Ethnohistory
No pre-Hispanic culture in South America, including the Incas, developed a writing system, so there are no indigenous records of what life was like prior to the arrival of Europeans. When the Spaniards arrived along the coast of South America in CE 1532, the Inca empire was at its largest extent, though in the throes of a civil war between two half-brothers (see below). During and after their conquest of the Incas, Spanish officials and priests began to record information about the Incas, both through observations and interviews with surviving Inca individuals. The important point about this is that the history that was recorded was the Inca version, and that of the dominant faction of the Incas. There are relatively few documents that deal with non-Incas, although as time wore on, litigation brought by non-Incas began to show up in court records. In addition, there are some chronicles that discuss what life was like before the Incas came. Still, what we know from these early Spanish documents is one version, and one that was an oral tradition as well. When Inca society is described below, it is well that the reader remembers that this is a skewed view; if a history had been written by a conquered people, or a member of the lower social groups, it might have looked very different (see Americas, South: Inca Ethnohistory).

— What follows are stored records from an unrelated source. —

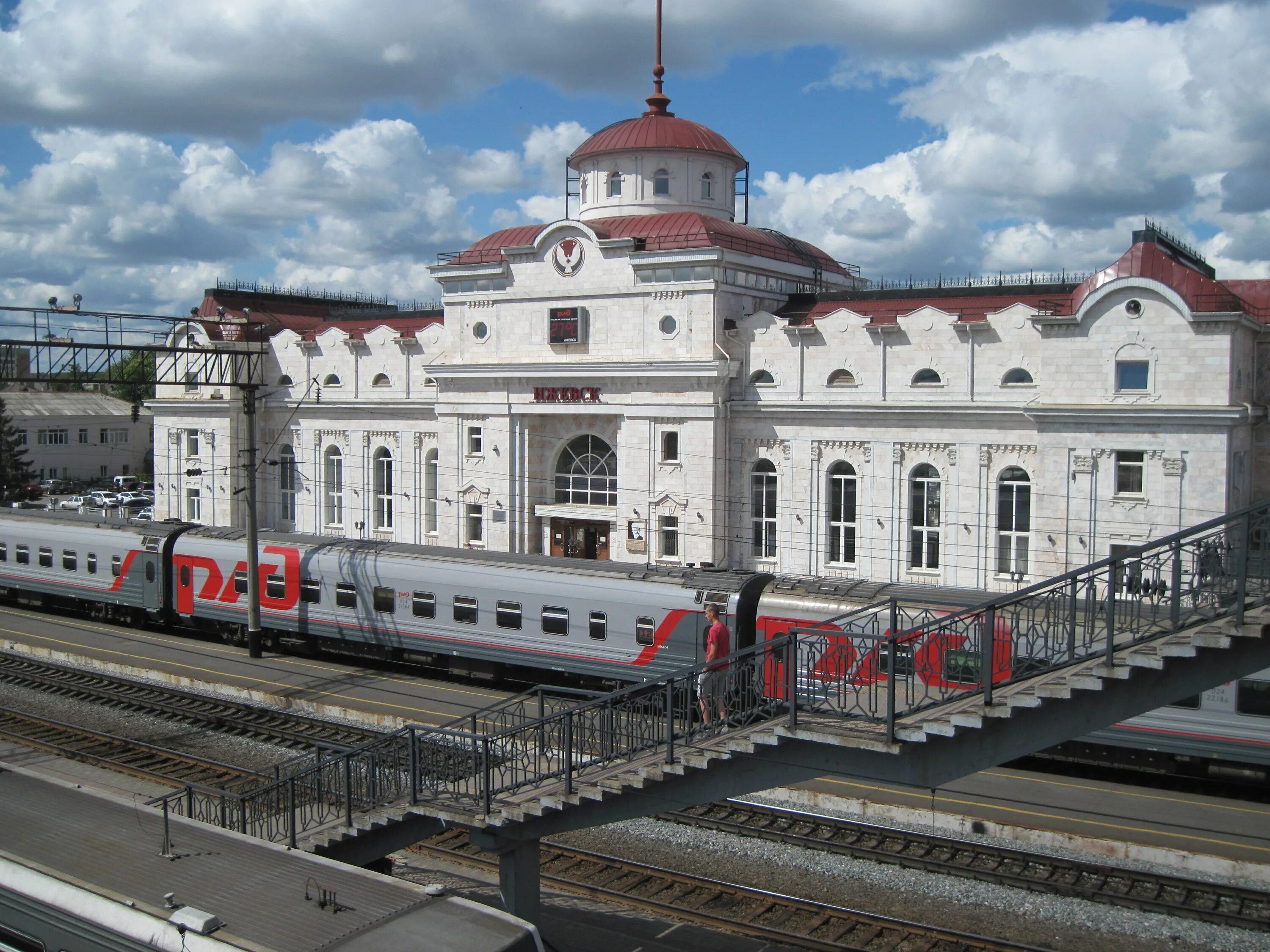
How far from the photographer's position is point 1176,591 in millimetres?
9695

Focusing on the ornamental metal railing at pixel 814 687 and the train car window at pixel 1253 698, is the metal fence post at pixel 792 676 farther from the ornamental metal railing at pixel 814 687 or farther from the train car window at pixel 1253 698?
the train car window at pixel 1253 698

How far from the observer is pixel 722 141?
43.5 metres

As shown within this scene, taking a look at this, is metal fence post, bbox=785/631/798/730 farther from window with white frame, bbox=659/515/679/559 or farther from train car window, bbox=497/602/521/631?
window with white frame, bbox=659/515/679/559

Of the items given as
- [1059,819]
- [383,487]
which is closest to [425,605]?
[1059,819]

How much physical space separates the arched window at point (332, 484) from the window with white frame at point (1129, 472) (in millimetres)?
30507

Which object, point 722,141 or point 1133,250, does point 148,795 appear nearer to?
point 1133,250

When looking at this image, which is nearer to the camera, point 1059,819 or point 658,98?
point 1059,819

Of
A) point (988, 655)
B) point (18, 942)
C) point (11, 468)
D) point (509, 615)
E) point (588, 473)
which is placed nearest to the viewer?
point (18, 942)

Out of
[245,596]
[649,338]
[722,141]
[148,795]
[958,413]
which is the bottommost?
[148,795]

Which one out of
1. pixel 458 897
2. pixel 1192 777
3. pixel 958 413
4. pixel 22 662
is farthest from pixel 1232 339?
pixel 22 662

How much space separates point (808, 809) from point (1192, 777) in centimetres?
706

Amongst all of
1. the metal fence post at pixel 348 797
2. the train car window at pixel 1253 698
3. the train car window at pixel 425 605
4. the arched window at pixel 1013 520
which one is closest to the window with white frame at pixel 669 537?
the arched window at pixel 1013 520

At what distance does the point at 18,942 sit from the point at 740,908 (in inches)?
337

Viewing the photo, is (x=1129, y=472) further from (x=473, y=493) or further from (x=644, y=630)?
(x=473, y=493)
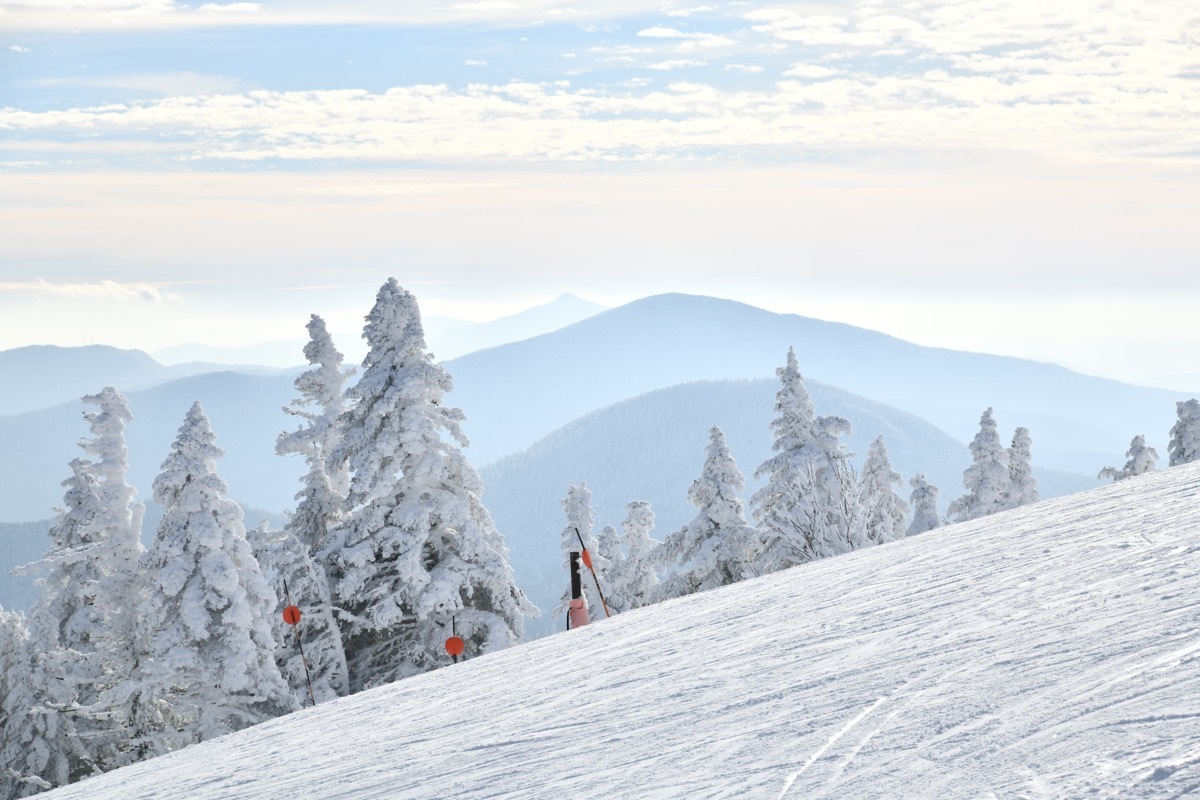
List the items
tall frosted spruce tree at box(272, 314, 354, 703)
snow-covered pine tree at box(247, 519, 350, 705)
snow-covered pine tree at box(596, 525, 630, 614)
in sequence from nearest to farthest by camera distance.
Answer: snow-covered pine tree at box(247, 519, 350, 705)
tall frosted spruce tree at box(272, 314, 354, 703)
snow-covered pine tree at box(596, 525, 630, 614)

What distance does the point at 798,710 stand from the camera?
392 centimetres

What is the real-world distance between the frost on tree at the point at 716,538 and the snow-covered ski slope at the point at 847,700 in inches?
663

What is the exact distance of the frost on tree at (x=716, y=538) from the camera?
80.2 ft

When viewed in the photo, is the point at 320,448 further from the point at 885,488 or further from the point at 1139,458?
A: the point at 1139,458

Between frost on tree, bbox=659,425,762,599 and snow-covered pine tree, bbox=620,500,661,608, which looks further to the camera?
snow-covered pine tree, bbox=620,500,661,608

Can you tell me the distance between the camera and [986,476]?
1358 inches

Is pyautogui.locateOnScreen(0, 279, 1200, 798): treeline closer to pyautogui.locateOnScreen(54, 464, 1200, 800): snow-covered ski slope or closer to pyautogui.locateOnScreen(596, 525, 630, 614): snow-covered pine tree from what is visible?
pyautogui.locateOnScreen(54, 464, 1200, 800): snow-covered ski slope

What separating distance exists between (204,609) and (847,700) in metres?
17.9

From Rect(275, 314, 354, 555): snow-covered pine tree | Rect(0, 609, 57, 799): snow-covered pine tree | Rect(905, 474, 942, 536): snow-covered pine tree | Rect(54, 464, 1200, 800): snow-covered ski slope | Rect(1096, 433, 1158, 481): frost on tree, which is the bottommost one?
Rect(0, 609, 57, 799): snow-covered pine tree

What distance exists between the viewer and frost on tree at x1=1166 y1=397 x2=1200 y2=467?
30.9 metres

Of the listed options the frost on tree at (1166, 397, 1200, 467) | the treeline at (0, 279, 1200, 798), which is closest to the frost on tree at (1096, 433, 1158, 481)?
the frost on tree at (1166, 397, 1200, 467)

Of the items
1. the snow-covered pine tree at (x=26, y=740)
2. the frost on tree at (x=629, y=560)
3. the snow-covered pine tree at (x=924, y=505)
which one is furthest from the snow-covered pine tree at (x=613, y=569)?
the snow-covered pine tree at (x=26, y=740)

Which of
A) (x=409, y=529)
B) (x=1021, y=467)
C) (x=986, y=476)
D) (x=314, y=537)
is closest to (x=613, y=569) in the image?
(x=986, y=476)

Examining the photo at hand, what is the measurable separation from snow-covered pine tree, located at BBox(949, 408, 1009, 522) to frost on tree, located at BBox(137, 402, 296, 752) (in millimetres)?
23387
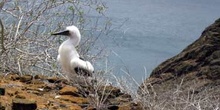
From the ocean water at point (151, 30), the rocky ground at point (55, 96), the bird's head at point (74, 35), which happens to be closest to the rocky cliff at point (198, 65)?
the ocean water at point (151, 30)

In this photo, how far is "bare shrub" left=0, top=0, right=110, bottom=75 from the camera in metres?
6.48

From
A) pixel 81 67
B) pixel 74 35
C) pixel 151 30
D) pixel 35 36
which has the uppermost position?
pixel 151 30

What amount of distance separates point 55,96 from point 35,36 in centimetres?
279

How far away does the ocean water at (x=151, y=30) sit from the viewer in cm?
1315

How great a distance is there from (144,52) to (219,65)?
7.06 metres

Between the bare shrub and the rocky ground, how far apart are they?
708 mm

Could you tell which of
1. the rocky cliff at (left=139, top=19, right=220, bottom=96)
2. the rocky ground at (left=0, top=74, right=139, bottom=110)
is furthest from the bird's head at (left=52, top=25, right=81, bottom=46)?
the rocky cliff at (left=139, top=19, right=220, bottom=96)

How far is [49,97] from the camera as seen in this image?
4.76 m

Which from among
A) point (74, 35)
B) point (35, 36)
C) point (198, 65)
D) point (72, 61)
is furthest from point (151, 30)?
point (72, 61)

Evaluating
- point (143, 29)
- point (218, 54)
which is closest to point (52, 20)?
point (218, 54)

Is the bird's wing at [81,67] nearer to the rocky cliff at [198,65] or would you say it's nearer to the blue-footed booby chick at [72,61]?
the blue-footed booby chick at [72,61]

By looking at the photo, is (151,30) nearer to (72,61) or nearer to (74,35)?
(74,35)

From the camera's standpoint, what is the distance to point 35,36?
24.6 ft

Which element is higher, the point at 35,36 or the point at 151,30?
the point at 151,30
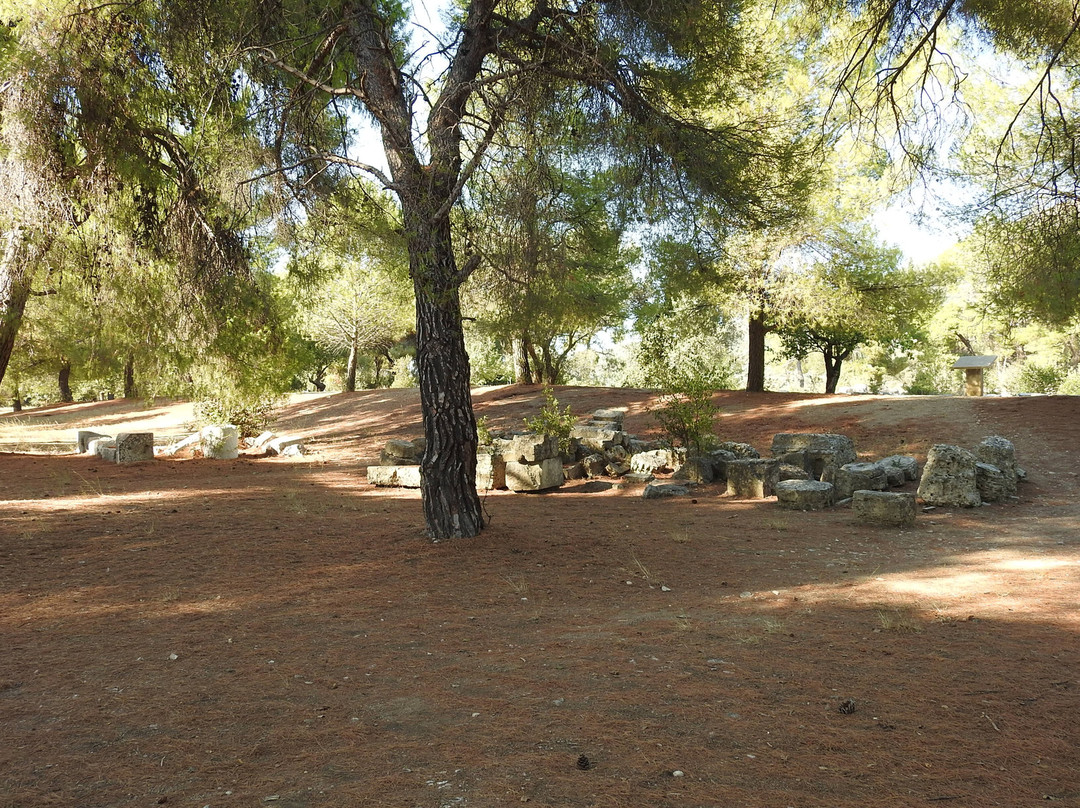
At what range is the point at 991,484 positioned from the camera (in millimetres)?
10344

Another drawback to using ethnohistorical documents is the limitations of the writers. Spanish officials were writing about a culture that was very foreign to them, and they described it in terms that they understood from their own experiences. They also chose to write about those aspects of the Inca society that were important to them, like economic activities, politics, and religion. Daily life and material culture were less important. Spanish writers could also be opinionated, and take the sides of certain factions of the Inca, a point noted by recent authors on the Incas. Still, these documents provide a wealth of information that is not available about the earlier cultures, despite the cautions needed in taking them as the truth. D’Altroy provides a useful guide to the best of the sources on the Inca.
Archaeology
A complementary source of information on the Incas is the archaeological record. Archaeology can provide information about those aspects of culture that eth-nohistorians neglect. What kinds of tools, houses, settlements, items of personal adornment that cultures used are the principal data of archaeology. Less accessible are things like religious beliefs, social structure, marriage patterns, and language. As is evident in other articles in this encyclopedia, the archaeological record has its own drawbacks, the most obvious being that the understanding we gain from it about past cultures is fundamentally one of interpretation. Scholars can look at the same evidence and come to different conclusions. Much of this is due to the incompleteness of the record, but some is also due to the viewpoint of the archaeologist. Archaeology provides a good test of the ethnohistorical record. The book entitled Provincial Inca. Ethnohis-torical and Archaeological Assessment of the Impact of the Inca State provides several case studies of how the two sources of information used together provide a better understanding of the nature of the Inca impact on its vassal polities than either source individually.